他终于从大邱离开,来到首尔。
“我被一个好心的人家收养,其实我也不知道是不是收养,反正在我记事开始,我就在裴家了,他们给我取了裴世期这个名字,我一辈子都不会忘记,也不打算忘记,我想你也会同意吧,这是根本,做人的根本。”
“还有,我一直喜欢一个女孩子,从小就开始了,她叫裴珠泫,一直作为我的怒那在我的生命里,不过,就在今天早上,我向她表白了。我想如果要和她结婚的话,就必须要离开裴家的户籍了,所以,以后我就以林恩宰的身份生活了。”

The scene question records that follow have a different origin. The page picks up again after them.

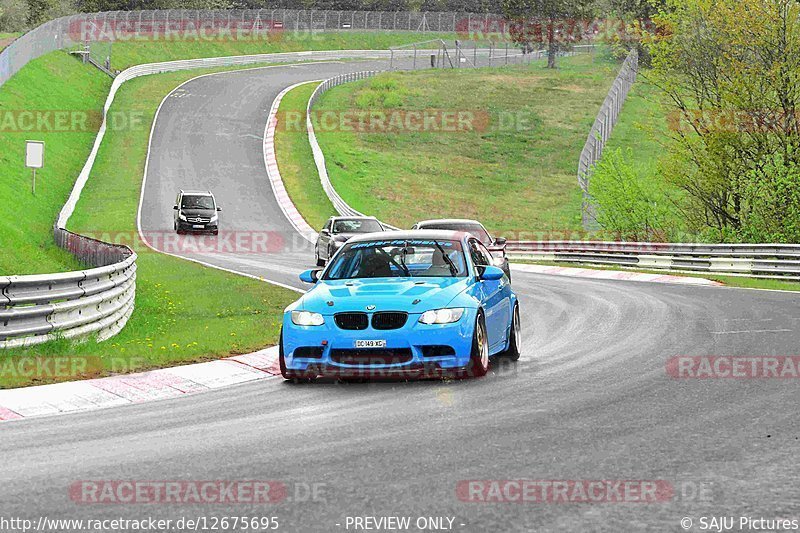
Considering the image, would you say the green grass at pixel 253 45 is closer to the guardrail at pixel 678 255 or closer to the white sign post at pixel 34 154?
the white sign post at pixel 34 154

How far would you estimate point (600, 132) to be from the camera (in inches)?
2361

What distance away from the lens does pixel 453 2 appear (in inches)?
5512

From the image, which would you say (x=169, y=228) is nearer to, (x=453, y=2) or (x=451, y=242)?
(x=451, y=242)

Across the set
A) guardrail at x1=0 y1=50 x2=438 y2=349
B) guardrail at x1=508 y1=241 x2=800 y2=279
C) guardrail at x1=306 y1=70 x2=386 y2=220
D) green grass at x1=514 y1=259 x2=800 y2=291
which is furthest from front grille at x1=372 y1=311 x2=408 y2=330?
guardrail at x1=306 y1=70 x2=386 y2=220

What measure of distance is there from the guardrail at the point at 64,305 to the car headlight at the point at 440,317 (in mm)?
4622

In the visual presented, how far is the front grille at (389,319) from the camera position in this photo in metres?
10.7

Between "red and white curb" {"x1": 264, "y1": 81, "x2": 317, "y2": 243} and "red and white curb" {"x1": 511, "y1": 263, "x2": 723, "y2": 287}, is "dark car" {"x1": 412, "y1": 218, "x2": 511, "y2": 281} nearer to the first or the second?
"red and white curb" {"x1": 511, "y1": 263, "x2": 723, "y2": 287}

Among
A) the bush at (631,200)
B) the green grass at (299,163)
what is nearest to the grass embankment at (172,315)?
the green grass at (299,163)

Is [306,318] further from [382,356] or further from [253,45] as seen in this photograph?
[253,45]

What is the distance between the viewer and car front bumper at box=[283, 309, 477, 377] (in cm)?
1058

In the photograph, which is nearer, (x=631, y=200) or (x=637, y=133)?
(x=631, y=200)

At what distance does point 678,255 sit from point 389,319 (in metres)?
23.5

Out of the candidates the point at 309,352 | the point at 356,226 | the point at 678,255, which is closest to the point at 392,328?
the point at 309,352

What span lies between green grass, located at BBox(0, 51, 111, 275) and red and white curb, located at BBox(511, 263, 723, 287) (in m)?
13.9
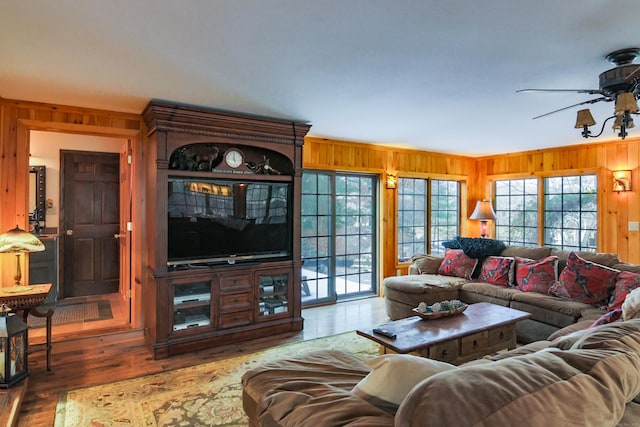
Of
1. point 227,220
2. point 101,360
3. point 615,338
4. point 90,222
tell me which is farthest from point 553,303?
point 90,222

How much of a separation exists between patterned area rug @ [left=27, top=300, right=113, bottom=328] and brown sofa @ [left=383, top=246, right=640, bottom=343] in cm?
353

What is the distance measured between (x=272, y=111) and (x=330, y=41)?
1636mm

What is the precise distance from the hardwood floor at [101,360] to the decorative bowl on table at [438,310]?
1.32 m

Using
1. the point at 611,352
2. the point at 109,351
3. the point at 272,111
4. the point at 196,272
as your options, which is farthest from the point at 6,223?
the point at 611,352

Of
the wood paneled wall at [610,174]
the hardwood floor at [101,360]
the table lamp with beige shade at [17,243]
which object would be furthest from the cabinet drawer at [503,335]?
the table lamp with beige shade at [17,243]

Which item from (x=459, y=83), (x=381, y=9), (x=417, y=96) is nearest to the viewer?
(x=381, y=9)

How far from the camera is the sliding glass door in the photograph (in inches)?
206

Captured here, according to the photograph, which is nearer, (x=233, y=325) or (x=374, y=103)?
(x=374, y=103)

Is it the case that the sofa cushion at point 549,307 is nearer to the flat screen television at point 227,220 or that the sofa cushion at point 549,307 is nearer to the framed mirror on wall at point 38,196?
the flat screen television at point 227,220

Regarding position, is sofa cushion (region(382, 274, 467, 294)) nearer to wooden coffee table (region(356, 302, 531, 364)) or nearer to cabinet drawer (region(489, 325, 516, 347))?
wooden coffee table (region(356, 302, 531, 364))

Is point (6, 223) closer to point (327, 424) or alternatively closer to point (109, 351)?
point (109, 351)

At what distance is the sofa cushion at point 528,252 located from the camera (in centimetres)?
440

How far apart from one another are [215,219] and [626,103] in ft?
11.0

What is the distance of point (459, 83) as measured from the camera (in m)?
2.91
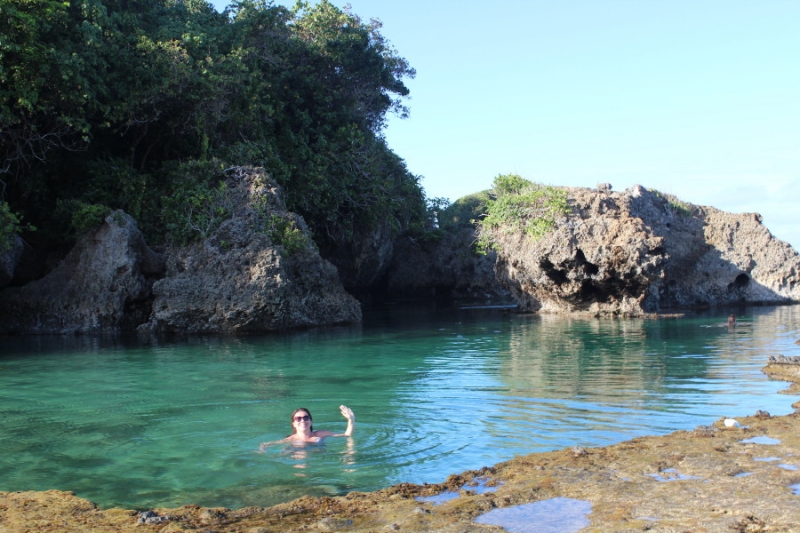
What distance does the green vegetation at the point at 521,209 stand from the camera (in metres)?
25.2

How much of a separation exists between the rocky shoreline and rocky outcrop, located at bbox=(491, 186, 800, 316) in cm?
1656

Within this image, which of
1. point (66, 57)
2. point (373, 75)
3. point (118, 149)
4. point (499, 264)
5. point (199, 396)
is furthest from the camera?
point (373, 75)

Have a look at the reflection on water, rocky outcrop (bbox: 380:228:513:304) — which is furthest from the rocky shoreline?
rocky outcrop (bbox: 380:228:513:304)

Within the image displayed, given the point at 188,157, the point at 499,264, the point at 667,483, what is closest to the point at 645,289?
the point at 499,264

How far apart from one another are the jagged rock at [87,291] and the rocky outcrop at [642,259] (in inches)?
458

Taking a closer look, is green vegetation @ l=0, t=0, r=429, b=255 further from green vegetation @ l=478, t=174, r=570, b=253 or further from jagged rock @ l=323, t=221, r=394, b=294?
green vegetation @ l=478, t=174, r=570, b=253

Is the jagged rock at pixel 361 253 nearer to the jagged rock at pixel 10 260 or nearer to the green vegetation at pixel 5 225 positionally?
the jagged rock at pixel 10 260

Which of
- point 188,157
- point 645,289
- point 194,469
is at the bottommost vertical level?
point 194,469

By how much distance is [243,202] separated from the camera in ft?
71.7

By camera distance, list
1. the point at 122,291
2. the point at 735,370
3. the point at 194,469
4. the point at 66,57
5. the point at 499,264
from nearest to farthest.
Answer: the point at 194,469, the point at 735,370, the point at 66,57, the point at 122,291, the point at 499,264

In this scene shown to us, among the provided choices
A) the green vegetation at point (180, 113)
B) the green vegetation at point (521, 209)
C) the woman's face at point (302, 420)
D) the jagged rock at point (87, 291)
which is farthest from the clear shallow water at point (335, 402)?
the green vegetation at point (521, 209)

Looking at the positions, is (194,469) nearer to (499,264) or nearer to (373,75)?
(499,264)

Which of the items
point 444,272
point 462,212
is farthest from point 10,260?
point 462,212

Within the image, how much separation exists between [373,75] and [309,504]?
2538 centimetres
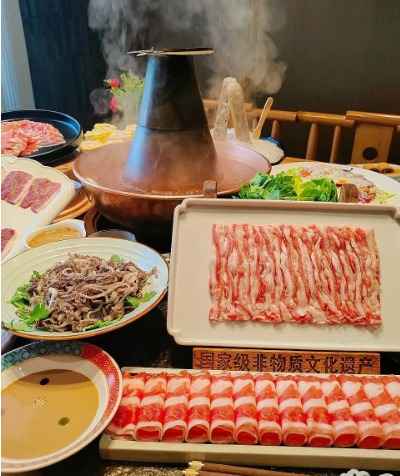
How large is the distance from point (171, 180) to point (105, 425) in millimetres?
1017

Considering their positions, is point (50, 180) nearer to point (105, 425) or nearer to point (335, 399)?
point (105, 425)

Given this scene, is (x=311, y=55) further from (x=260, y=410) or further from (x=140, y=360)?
(x=260, y=410)

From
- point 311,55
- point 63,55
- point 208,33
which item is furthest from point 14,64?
point 311,55

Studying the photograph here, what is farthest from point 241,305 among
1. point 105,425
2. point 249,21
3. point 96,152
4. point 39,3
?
point 39,3

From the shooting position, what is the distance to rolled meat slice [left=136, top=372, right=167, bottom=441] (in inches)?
43.1

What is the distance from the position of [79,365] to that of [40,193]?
1.02 metres

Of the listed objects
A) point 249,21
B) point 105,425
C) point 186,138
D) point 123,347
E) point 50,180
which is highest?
point 249,21

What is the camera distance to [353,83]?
4184 millimetres

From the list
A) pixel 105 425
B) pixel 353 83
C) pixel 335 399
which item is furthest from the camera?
pixel 353 83

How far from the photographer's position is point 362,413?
112 cm

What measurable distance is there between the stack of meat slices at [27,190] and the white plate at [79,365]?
0.86 metres

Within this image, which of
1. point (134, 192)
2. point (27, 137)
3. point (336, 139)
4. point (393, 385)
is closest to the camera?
point (393, 385)

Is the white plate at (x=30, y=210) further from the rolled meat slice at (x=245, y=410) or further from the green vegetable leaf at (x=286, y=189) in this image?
the rolled meat slice at (x=245, y=410)

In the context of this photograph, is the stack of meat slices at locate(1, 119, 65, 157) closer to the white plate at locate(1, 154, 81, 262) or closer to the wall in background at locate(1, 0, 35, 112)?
the white plate at locate(1, 154, 81, 262)
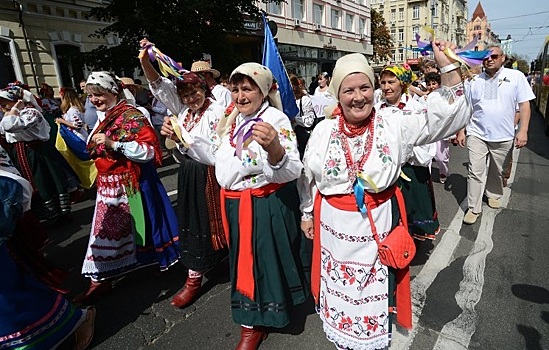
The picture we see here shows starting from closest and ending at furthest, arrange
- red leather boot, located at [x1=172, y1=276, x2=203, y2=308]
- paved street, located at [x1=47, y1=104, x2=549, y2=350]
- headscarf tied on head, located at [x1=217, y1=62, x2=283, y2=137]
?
headscarf tied on head, located at [x1=217, y1=62, x2=283, y2=137], paved street, located at [x1=47, y1=104, x2=549, y2=350], red leather boot, located at [x1=172, y1=276, x2=203, y2=308]

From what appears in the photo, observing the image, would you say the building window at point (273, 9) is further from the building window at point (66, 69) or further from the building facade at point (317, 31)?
the building window at point (66, 69)

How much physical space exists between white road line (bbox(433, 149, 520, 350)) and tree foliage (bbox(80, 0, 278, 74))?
7.75 m

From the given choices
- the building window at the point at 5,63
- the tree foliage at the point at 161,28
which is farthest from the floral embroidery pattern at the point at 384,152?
the building window at the point at 5,63

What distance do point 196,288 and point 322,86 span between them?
19.6 feet

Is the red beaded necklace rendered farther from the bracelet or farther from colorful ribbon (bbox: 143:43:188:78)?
the bracelet

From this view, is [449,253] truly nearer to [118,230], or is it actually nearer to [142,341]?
[142,341]

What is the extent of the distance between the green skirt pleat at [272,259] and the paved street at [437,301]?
0.31 metres

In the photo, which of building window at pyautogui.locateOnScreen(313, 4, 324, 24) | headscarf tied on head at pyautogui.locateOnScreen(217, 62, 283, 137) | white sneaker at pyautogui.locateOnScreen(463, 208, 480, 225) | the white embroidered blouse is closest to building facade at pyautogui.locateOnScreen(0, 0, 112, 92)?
headscarf tied on head at pyautogui.locateOnScreen(217, 62, 283, 137)

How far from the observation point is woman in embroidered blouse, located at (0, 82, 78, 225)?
4.15 m

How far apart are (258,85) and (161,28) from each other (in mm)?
7680

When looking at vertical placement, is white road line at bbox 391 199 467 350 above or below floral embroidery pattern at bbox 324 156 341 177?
below

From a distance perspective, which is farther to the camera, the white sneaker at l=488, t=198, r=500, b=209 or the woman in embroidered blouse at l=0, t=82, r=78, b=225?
the white sneaker at l=488, t=198, r=500, b=209

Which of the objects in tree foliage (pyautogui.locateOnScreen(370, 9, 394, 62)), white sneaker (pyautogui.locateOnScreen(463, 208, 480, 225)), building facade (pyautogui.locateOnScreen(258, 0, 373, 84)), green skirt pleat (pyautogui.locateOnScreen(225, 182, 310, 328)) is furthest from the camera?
tree foliage (pyautogui.locateOnScreen(370, 9, 394, 62))

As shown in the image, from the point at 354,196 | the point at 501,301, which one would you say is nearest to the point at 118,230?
the point at 354,196
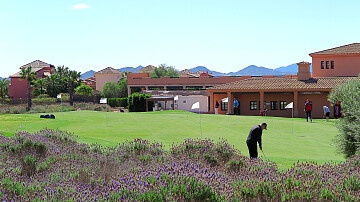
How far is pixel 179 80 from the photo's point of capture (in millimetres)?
88125

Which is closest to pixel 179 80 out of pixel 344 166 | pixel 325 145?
pixel 325 145

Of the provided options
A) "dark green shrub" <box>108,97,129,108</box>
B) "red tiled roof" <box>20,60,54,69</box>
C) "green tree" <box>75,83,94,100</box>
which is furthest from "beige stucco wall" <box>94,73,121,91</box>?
"dark green shrub" <box>108,97,129,108</box>

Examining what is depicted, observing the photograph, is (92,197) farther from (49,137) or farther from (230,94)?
(230,94)

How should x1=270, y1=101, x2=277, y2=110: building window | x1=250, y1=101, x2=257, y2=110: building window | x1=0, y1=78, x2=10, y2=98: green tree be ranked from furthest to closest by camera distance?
1. x1=0, y1=78, x2=10, y2=98: green tree
2. x1=250, y1=101, x2=257, y2=110: building window
3. x1=270, y1=101, x2=277, y2=110: building window

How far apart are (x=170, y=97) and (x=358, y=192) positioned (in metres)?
65.5

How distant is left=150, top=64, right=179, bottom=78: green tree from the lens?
128500 mm

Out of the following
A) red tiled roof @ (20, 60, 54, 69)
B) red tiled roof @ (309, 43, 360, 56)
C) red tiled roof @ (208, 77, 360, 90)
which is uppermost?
red tiled roof @ (20, 60, 54, 69)

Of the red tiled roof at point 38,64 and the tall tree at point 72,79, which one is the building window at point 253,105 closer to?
the tall tree at point 72,79

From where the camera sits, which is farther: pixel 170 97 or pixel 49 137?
pixel 170 97

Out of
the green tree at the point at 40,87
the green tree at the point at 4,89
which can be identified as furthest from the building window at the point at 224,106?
the green tree at the point at 4,89

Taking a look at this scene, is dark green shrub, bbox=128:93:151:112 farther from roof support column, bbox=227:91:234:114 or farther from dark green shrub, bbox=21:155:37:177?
dark green shrub, bbox=21:155:37:177

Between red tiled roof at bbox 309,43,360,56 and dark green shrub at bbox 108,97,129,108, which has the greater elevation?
red tiled roof at bbox 309,43,360,56

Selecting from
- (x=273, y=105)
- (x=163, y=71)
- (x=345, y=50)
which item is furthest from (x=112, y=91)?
(x=345, y=50)

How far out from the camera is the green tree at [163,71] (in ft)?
422
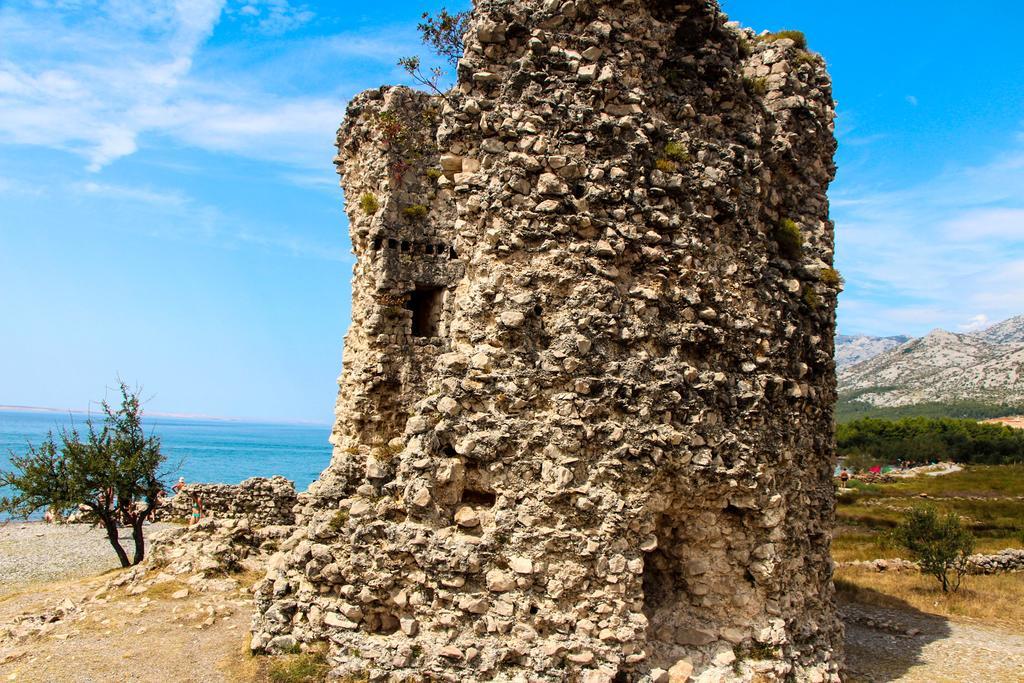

“或许你要怪我,我不想欺骗您,我承认我是自私的,不是因为血缘责任什么的回到林家,现在的唯一理由就是这个,你说我是不是有那种爱美人不爱江山的特质啊,”
“我想一想,如果是你的话一般在影视剧里会不会这样说,”
裴世期强忍着眼眶中的滚动,以那种成熟的声线说道,‘恩宰,权势是男人最好的外衣,男人喜欢打江山不是因为他们喜欢,而是这是他们能想出的最贵重的礼物了,就像天朝的周幽王烽火戏诸侯只为博美人一笑一样。’